CONTAINS SPOILERS, BUT YOU KNEW I WAS GOING TO SAY THAT

I didn't attend Frightfest in Glasgow earlier this year, so I missed their screening of this mixture of ghosts, spiritualists, serial killers and self-inflicted castration that, to be frank, doesn't work but has a couple of decent moments and at least it never gets boring thanks to a wealth of incident. It's yet another entry in the After Dark stable of low-budget horrors, and while it's slightly better than the likes of Seconds Apart or Prowl, it's ultimately a bit of a mess and there are only one or two occasions where you feel the urge to look away as something scary might happen. That's really not enough when a film like Insidious can have you peeking through your fingers for most of the first hour.

Cassadaga is an actual place in Florida, and it is still billed as the Psychic Capital Of The World, although according to Wiki it's an "unincorporated community" rather than a university town. But it's where deaf art teacher Lily (Kelen Coleman) retreats to following the death of her kid sister in a car accident. She attempts to contact her at a seance, but another vengeful spirit comes through instead and latches on to Lily until she can solve the mystery of how she died. Sadly, from then on it's a series of freakouts, dream sequences, bursts of subliminally glimpsed clues and sneaking round a vast Southern mansion occupied by just two people but which makes Southfork look like a cluster house.
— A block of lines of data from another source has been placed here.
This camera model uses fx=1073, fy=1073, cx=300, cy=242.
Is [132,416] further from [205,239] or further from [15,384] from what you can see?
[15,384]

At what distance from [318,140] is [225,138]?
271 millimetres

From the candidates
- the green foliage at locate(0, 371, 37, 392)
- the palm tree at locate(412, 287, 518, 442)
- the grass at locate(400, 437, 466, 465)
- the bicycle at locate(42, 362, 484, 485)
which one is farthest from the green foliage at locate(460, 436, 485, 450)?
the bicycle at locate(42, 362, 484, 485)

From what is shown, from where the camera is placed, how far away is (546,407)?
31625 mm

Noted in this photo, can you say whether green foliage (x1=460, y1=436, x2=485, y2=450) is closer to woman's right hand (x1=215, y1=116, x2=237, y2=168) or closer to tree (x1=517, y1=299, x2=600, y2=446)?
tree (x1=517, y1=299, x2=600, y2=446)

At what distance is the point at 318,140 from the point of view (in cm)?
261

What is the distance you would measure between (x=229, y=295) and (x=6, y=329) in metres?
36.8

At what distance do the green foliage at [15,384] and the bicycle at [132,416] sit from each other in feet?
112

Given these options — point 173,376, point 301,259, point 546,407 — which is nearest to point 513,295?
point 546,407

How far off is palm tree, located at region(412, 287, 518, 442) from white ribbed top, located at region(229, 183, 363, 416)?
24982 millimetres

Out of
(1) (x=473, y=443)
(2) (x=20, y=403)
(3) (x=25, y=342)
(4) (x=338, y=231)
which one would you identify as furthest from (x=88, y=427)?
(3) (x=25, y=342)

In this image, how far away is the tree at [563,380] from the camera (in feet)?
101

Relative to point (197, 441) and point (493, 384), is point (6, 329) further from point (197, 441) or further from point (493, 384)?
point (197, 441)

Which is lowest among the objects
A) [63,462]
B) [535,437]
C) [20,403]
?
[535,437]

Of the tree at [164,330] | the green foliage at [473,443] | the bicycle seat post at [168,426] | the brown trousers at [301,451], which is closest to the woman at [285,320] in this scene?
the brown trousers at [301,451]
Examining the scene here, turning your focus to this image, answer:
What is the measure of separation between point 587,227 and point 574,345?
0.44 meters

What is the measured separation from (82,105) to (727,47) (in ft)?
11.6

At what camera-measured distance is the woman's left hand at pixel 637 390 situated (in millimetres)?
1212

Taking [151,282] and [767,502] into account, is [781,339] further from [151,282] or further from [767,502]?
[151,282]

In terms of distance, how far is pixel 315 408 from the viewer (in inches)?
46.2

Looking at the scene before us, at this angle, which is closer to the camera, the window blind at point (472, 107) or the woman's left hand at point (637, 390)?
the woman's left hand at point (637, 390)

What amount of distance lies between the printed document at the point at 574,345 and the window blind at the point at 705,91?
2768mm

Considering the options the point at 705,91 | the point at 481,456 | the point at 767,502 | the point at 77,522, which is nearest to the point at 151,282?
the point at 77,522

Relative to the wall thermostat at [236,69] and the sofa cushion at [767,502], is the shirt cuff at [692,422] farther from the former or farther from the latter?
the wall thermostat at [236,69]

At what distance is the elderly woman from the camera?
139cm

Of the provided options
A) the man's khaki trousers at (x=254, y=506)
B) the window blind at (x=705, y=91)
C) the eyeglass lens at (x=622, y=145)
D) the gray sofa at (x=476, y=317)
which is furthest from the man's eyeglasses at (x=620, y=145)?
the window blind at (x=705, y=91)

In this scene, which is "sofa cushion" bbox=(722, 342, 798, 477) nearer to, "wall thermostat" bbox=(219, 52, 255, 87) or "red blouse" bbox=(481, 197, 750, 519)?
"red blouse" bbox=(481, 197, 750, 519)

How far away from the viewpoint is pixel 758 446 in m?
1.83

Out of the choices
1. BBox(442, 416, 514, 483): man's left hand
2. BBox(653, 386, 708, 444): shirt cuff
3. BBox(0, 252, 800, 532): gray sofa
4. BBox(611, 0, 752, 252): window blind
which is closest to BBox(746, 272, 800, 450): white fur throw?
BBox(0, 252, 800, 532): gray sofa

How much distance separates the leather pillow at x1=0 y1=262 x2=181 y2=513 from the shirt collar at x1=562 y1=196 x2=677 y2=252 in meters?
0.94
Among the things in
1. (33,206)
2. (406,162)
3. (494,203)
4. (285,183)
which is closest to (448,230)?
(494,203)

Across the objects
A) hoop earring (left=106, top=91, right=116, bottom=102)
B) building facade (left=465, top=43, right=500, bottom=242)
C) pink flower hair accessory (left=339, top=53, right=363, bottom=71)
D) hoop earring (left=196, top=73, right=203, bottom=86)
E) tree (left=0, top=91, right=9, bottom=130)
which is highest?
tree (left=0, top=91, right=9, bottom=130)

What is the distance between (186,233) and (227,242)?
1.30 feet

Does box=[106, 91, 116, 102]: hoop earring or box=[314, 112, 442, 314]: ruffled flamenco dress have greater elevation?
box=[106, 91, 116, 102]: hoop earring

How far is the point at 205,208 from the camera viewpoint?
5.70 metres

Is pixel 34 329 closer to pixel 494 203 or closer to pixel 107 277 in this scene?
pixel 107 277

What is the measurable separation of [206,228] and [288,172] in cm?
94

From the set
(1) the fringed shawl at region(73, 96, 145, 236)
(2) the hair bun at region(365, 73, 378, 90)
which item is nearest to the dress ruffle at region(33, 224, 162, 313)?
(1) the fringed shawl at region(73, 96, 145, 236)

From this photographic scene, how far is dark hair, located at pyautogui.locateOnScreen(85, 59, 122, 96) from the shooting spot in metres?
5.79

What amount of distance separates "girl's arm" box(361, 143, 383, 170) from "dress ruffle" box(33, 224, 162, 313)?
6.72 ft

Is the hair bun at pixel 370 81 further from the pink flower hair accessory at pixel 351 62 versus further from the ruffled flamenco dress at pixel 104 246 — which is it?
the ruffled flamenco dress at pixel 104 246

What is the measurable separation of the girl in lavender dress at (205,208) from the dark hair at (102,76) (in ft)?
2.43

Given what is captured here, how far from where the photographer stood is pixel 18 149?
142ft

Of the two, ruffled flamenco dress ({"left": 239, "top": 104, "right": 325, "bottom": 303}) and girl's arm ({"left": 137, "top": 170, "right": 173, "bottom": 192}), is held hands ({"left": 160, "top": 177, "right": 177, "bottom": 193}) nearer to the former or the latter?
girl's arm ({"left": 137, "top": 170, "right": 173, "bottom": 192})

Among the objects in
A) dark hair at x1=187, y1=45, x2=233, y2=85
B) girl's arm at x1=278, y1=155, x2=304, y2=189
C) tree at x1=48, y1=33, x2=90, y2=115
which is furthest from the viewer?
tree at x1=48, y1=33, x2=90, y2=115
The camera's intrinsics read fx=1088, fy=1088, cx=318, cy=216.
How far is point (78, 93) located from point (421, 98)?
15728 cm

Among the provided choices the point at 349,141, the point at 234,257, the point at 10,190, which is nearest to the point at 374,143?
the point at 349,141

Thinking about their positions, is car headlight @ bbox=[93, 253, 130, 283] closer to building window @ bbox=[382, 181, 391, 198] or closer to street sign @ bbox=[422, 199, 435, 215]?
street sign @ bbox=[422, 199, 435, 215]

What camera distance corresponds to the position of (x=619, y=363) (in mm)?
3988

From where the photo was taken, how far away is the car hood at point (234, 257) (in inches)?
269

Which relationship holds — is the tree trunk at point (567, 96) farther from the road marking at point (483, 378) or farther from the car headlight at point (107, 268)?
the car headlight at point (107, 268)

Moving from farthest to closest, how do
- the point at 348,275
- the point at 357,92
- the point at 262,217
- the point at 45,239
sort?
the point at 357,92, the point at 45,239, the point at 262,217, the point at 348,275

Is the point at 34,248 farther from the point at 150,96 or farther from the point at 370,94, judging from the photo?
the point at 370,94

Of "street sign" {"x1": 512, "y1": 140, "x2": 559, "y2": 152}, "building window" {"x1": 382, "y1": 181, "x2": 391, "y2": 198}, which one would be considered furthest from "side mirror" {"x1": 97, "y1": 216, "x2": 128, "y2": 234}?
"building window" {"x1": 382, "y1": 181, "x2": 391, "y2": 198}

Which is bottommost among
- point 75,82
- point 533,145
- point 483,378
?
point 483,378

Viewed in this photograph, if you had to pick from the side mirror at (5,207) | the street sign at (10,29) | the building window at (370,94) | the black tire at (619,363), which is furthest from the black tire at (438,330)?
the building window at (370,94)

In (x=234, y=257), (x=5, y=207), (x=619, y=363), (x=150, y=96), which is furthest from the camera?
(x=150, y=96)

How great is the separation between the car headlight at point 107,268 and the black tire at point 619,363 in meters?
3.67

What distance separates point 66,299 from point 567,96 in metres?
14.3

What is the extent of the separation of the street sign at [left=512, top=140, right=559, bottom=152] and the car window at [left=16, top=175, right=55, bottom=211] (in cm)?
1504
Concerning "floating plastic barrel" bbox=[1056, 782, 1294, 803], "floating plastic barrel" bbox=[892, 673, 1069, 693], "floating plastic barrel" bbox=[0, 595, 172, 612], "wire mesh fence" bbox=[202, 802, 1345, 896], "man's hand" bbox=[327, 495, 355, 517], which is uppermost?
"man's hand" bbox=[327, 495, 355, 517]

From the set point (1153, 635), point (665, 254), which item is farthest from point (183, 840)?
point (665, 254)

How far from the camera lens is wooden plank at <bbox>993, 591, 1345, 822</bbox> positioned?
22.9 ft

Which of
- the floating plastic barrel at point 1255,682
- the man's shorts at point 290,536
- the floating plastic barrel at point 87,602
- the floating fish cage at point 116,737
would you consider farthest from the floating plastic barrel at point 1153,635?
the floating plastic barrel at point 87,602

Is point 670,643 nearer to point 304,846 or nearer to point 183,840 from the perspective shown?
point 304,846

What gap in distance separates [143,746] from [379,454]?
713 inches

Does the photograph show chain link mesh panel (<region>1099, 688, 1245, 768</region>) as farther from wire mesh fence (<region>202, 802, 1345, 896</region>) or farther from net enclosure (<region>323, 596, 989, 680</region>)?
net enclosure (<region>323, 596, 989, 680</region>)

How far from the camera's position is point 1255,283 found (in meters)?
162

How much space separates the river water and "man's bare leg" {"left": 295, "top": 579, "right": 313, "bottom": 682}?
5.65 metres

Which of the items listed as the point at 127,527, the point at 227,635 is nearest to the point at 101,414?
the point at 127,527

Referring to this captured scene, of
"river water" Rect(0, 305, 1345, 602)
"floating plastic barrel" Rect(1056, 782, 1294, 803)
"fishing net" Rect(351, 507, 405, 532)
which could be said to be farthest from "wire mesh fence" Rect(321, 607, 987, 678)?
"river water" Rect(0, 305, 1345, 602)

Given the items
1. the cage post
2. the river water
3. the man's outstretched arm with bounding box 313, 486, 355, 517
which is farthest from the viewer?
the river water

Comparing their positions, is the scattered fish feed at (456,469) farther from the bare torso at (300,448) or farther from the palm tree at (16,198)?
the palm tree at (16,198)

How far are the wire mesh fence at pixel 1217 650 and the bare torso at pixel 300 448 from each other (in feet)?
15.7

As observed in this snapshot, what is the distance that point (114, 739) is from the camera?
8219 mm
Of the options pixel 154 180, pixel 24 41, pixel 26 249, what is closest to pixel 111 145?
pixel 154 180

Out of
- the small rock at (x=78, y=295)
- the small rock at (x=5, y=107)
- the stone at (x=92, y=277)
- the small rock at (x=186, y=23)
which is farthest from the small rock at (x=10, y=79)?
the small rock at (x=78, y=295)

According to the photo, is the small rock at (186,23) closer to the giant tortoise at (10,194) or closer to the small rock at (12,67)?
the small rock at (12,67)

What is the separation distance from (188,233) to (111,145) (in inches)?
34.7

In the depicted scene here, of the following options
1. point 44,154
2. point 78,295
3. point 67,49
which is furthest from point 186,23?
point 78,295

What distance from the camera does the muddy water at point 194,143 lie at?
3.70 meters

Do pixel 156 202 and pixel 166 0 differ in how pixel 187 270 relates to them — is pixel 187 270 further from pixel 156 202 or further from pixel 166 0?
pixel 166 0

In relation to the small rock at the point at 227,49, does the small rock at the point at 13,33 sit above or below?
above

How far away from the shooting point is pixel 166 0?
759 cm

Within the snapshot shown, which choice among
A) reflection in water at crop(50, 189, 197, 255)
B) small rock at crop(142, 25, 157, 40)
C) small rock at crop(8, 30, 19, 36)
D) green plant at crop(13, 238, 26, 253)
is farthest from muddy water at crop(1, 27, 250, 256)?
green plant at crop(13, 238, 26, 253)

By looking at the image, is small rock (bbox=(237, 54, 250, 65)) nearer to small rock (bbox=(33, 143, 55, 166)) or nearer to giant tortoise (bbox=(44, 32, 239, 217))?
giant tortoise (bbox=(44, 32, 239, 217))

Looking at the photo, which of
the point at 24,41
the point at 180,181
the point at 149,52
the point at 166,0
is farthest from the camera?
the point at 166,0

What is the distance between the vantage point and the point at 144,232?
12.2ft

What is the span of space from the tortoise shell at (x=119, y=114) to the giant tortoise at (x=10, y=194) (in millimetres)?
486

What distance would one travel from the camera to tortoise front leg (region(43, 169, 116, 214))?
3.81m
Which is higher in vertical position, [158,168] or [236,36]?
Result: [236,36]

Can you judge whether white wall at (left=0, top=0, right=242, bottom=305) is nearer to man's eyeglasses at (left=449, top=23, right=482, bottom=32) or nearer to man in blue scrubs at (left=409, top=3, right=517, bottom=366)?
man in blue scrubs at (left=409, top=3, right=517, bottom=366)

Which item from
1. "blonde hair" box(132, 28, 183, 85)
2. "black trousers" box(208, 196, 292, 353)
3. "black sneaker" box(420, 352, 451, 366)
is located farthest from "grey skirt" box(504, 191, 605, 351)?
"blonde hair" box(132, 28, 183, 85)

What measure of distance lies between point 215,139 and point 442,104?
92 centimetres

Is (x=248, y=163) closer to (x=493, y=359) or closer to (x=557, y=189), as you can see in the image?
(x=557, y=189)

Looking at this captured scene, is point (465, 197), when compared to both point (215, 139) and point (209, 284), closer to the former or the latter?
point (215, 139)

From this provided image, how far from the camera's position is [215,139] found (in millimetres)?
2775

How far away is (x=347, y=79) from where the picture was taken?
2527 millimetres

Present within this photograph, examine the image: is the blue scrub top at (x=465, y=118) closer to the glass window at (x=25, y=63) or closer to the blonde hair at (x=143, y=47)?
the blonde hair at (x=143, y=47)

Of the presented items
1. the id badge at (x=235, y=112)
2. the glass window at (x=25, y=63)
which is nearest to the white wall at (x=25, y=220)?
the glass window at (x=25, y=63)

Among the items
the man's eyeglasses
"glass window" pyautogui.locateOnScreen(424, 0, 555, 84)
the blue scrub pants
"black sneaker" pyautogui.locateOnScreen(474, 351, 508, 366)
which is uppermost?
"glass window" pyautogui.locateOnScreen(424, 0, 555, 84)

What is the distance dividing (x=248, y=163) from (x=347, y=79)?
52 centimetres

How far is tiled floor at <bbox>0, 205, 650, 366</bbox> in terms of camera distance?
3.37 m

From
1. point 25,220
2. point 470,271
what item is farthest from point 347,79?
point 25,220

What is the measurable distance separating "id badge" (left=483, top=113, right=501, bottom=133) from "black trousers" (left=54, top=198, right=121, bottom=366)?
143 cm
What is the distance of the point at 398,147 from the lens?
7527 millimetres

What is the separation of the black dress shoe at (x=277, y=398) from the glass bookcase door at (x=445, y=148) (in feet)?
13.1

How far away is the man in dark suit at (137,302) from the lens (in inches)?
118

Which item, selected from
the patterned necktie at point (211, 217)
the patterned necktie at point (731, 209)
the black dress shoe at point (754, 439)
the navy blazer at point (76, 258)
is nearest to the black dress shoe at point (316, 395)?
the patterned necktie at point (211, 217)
And what's it all got to do with the (frankly very unsettling) pre-credits sequence in which a teenage boy cuts his wang off in front of his horrified mother?

What the mysterious mad killer is doing with kidnapped girls in his/her secret lair is admittedly genuinely horrible and nasty, but it's never explained why he/she only appears to strike every four years (certainly no mention is made of anyone else disappearing from the area). To be honest it would probably have been better if they'd ditched that aspect entirely and just concentrated on the one victim, and maybe racked up the suspense by bunking up the roster of suspects, as the murderer's identity isn't that hard to guess from such a very short list.

Cassadaga isn't terrible: it's never dull and it doesn't play for laughs, and the characters all have a bit of backstory and life experience to make them slightly more interesting than the empty plastic teens of too many cheap horror movies. But even in the scenes in the maniac's hideaway it never gets truly creepy or unnerving, and for the most part the film doesn't have anything like enough in the way of tension, which is a shame. The result is that it's pretty ordinary, pretty average, and pretty forgettable.